_Your assignment_
Wherever the string "lowest" occurs in a line of these records, report that line.

[Stored items]
★ ★ ★
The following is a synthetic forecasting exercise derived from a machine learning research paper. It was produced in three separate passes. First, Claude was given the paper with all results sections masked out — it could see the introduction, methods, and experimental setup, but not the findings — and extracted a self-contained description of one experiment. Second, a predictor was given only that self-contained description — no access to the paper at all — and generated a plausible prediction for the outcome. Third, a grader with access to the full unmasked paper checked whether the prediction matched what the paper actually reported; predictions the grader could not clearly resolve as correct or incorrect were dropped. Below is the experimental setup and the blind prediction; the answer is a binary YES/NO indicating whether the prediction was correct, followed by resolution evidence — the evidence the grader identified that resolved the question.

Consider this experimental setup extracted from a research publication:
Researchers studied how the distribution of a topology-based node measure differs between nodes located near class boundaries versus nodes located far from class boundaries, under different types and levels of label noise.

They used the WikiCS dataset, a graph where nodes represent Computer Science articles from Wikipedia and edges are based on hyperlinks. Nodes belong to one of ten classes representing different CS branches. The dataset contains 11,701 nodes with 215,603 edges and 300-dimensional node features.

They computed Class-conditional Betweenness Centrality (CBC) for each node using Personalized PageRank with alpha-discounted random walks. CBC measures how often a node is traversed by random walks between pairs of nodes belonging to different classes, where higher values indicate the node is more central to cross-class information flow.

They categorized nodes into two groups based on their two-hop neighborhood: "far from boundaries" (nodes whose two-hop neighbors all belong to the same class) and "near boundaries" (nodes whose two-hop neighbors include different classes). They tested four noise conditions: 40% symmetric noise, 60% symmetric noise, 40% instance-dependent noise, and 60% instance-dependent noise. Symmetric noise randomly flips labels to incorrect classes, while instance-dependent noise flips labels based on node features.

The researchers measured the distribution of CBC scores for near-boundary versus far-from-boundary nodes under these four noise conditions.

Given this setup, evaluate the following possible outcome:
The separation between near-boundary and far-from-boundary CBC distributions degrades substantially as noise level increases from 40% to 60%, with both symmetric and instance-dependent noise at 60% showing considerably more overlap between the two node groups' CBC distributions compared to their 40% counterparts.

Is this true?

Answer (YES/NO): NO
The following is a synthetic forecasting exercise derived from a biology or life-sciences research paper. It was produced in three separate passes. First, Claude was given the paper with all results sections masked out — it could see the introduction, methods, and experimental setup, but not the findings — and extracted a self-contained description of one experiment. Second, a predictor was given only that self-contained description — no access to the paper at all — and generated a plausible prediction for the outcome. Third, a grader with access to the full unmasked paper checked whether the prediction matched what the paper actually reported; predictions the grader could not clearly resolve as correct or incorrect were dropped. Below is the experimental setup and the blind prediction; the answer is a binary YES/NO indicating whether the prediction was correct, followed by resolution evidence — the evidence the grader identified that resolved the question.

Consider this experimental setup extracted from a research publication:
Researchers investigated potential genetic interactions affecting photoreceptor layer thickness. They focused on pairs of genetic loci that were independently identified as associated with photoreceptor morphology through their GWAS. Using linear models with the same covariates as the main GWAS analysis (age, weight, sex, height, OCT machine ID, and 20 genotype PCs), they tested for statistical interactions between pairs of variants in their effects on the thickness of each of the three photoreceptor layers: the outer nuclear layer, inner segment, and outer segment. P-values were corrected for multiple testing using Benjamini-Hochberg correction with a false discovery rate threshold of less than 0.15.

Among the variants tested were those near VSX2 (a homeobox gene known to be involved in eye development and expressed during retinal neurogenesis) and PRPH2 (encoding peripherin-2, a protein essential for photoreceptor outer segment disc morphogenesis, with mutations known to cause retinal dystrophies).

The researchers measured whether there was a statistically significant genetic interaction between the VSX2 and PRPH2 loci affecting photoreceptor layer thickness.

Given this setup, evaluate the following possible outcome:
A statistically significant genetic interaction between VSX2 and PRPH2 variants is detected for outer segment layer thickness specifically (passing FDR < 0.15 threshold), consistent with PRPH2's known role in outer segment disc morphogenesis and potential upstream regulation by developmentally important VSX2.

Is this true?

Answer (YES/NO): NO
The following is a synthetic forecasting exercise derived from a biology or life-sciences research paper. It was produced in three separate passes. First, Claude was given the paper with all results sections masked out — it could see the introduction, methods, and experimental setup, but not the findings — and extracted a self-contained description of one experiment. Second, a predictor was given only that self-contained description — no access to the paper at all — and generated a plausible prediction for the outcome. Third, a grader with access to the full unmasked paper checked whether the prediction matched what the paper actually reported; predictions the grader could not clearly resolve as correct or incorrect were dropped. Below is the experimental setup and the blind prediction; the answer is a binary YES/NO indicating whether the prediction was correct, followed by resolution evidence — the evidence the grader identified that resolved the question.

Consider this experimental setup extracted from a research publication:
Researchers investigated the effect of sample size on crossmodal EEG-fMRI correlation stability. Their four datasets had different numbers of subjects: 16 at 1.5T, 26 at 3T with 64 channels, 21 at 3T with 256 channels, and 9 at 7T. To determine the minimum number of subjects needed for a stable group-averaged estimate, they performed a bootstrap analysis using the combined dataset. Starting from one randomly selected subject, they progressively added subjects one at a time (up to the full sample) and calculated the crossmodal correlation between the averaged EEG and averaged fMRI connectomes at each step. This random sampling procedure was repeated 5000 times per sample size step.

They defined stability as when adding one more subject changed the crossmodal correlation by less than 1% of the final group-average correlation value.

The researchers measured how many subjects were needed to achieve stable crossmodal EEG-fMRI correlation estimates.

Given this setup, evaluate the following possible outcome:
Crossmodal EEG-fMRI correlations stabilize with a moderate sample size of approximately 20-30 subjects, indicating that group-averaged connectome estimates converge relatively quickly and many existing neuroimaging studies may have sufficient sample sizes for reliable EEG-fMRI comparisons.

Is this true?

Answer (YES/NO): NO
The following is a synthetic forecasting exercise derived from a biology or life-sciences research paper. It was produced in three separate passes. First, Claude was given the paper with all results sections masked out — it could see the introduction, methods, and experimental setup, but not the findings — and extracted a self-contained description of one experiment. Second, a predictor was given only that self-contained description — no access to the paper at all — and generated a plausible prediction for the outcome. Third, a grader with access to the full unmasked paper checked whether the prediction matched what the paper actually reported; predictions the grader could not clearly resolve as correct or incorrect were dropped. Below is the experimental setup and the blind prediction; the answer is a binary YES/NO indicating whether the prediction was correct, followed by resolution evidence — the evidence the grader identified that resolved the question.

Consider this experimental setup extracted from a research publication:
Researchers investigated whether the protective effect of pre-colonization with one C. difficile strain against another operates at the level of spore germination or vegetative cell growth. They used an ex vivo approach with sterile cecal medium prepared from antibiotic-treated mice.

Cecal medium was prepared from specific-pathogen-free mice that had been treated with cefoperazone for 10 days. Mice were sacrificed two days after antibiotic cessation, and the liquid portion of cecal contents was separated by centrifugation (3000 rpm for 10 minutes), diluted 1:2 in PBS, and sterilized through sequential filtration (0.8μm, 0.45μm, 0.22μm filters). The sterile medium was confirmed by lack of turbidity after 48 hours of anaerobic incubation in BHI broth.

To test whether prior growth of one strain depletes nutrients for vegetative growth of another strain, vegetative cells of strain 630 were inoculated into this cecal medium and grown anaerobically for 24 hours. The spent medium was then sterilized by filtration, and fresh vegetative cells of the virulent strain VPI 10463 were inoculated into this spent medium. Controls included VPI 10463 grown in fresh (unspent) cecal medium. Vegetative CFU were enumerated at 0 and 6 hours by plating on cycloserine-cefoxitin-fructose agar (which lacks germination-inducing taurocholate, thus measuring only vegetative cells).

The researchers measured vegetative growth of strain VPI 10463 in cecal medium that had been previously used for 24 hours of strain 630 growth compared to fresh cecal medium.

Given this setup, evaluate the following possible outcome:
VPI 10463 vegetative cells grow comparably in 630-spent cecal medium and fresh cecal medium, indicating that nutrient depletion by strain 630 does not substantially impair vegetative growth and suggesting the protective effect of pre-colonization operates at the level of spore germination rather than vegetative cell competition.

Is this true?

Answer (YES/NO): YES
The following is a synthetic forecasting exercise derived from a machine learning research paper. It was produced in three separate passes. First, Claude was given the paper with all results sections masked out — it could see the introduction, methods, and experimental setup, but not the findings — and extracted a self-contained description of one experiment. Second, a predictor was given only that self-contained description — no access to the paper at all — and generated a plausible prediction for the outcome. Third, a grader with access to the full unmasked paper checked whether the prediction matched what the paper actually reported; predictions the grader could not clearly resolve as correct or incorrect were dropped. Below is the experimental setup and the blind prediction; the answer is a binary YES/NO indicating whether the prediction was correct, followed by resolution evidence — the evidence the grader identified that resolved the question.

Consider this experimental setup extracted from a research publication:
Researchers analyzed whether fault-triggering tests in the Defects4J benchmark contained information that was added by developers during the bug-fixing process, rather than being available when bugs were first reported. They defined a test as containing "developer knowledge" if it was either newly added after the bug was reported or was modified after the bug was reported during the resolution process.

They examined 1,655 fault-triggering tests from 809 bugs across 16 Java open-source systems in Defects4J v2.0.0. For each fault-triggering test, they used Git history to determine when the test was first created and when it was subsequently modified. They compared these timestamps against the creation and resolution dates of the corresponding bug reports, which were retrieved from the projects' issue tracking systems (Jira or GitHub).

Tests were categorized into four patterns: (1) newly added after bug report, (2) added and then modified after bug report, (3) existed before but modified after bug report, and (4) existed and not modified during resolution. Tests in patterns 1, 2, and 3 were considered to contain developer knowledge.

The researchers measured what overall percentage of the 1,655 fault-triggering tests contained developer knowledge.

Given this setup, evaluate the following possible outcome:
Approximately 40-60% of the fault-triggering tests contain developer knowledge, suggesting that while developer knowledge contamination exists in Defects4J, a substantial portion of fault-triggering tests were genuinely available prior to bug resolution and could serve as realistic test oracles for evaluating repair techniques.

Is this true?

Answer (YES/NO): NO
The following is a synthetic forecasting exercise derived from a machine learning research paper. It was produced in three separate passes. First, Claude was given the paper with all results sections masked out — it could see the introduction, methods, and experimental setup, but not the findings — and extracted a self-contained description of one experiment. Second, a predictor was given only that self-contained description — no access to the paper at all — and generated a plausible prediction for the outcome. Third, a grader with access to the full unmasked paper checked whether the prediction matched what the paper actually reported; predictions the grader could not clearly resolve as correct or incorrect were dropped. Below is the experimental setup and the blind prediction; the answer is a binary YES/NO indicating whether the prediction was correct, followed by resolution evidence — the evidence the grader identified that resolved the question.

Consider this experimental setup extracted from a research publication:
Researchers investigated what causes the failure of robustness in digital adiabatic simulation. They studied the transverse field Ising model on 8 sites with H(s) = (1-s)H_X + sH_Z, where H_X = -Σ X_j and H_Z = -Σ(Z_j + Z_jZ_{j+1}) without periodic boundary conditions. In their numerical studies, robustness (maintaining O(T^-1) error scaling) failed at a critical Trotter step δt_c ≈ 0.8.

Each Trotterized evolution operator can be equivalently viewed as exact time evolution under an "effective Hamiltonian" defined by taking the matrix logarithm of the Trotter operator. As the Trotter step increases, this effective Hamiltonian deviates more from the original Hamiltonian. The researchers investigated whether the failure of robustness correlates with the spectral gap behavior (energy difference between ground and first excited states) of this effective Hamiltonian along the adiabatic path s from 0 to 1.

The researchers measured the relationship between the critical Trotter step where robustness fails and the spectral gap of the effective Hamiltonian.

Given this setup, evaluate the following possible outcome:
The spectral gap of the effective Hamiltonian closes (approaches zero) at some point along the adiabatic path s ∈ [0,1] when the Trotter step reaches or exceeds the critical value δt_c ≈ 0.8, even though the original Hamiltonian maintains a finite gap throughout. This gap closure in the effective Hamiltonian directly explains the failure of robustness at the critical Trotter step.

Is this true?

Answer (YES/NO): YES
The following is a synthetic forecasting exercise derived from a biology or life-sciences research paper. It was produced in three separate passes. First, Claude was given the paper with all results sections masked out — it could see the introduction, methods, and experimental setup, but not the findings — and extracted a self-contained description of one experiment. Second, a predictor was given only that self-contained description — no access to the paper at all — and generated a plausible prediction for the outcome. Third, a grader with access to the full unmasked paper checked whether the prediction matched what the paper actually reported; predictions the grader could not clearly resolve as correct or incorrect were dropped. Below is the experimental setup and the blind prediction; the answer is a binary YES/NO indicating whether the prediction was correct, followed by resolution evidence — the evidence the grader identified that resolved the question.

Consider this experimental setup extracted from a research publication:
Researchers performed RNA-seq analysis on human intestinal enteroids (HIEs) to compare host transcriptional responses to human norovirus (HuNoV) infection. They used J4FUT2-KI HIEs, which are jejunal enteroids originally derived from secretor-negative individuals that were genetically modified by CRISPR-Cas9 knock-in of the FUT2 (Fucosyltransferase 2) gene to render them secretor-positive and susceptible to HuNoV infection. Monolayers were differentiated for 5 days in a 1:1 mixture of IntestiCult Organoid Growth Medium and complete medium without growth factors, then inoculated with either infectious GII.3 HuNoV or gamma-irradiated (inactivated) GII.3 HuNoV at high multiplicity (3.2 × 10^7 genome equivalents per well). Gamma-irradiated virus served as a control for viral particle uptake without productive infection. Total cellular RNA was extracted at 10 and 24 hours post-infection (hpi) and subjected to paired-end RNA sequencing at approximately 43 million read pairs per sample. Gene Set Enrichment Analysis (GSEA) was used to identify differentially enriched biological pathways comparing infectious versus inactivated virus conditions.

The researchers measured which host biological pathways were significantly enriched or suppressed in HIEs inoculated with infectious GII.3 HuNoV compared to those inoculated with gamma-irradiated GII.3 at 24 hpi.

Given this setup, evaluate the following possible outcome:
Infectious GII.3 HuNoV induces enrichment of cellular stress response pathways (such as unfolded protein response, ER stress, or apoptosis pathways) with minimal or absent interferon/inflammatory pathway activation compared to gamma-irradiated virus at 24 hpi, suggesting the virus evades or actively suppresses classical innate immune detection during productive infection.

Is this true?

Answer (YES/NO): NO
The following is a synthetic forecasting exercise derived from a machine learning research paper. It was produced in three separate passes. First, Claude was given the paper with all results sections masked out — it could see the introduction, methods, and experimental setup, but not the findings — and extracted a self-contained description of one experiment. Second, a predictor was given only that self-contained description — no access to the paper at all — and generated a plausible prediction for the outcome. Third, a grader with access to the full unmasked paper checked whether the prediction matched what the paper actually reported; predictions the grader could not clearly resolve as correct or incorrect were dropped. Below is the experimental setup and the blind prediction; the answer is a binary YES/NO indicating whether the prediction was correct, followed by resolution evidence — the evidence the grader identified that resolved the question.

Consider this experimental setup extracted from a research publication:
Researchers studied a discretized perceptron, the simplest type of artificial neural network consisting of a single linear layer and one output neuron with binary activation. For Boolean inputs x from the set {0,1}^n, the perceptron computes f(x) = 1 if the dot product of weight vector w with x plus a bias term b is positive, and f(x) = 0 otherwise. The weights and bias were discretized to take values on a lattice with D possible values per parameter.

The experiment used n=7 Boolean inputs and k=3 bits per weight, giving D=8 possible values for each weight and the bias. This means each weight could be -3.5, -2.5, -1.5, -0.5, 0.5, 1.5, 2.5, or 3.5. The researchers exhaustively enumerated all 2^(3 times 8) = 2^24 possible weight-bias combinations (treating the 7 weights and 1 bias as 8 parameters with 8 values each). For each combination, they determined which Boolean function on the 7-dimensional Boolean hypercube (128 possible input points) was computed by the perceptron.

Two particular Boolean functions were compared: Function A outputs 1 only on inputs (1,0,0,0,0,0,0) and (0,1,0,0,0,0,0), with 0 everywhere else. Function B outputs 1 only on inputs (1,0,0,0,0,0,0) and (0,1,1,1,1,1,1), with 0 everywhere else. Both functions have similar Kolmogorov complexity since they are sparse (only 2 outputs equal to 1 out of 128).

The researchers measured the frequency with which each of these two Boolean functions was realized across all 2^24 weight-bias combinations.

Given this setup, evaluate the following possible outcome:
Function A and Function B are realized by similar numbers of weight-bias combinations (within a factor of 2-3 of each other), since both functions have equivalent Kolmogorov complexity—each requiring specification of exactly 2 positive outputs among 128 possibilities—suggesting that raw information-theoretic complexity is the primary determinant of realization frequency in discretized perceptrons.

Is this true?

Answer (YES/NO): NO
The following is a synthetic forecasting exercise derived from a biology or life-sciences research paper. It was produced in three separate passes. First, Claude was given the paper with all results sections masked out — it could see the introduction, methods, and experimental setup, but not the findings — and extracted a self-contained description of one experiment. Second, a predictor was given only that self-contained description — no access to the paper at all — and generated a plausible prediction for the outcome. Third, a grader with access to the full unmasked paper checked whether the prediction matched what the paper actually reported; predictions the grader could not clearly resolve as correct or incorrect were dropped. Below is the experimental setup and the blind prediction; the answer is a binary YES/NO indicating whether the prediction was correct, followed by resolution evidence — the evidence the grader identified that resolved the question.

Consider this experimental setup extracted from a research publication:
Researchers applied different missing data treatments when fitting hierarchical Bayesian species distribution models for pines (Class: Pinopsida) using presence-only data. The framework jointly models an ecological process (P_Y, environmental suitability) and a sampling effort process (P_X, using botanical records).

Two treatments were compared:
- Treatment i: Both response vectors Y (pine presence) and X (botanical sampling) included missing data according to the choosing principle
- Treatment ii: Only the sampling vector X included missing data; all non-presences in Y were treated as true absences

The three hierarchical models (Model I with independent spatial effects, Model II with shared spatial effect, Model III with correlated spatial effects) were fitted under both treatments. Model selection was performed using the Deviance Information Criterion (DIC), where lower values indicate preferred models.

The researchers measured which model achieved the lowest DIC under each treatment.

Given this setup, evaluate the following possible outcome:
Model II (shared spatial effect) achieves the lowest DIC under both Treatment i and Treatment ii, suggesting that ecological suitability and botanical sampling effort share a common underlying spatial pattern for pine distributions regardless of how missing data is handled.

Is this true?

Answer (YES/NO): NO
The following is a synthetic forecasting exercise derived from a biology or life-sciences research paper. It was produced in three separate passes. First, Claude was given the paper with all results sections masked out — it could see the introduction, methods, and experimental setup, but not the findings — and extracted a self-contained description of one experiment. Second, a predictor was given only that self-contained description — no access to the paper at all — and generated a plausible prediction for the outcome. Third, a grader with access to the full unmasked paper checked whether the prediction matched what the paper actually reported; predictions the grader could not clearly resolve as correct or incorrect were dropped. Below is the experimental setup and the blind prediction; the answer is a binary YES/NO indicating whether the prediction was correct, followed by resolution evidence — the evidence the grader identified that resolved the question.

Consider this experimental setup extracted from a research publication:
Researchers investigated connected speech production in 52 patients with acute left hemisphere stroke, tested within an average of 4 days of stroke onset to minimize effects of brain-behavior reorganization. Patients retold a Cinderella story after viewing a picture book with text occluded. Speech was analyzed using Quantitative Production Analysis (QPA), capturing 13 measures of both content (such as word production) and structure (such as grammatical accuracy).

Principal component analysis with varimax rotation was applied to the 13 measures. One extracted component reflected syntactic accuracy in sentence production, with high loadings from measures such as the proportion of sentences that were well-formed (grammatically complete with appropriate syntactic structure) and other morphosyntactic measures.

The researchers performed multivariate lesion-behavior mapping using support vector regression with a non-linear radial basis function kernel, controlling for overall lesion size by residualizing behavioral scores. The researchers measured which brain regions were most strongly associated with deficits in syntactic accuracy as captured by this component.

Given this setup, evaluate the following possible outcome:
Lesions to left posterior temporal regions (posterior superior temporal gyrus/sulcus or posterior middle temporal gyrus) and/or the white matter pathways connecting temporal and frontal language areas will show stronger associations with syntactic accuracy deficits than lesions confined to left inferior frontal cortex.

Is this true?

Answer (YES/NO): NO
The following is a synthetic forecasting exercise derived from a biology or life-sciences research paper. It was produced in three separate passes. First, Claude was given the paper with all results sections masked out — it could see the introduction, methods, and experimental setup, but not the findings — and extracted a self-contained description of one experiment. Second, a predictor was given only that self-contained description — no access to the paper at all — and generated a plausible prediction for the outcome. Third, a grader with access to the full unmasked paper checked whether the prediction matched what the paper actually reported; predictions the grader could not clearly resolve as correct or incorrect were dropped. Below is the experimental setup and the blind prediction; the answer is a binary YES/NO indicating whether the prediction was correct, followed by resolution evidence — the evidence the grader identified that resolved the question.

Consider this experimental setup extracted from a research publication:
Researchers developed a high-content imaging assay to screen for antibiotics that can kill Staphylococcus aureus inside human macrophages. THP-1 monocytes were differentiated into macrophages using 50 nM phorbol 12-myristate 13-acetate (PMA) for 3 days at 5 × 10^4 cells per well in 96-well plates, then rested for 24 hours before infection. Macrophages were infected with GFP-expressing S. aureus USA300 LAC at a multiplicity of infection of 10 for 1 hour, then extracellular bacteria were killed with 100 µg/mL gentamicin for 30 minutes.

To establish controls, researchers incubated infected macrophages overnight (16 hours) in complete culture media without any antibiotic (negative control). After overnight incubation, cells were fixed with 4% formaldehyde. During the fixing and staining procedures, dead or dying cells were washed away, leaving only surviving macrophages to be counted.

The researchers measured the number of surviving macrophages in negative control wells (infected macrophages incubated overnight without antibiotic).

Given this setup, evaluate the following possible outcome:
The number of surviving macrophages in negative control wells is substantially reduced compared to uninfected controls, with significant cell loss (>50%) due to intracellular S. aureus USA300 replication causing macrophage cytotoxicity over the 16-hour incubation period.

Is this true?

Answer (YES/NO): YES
★ ★ ★
_Written answer_
The researchers measured which model achieved the lowest DIC under each treatment.
Model II (shared spatial effect) achieves the lowest DIC under both Treatment i and Treatment ii, suggesting that ecological suitability and botanical sampling effort share a common underlying spatial pattern for pine distributions regardless of how missing data is handled.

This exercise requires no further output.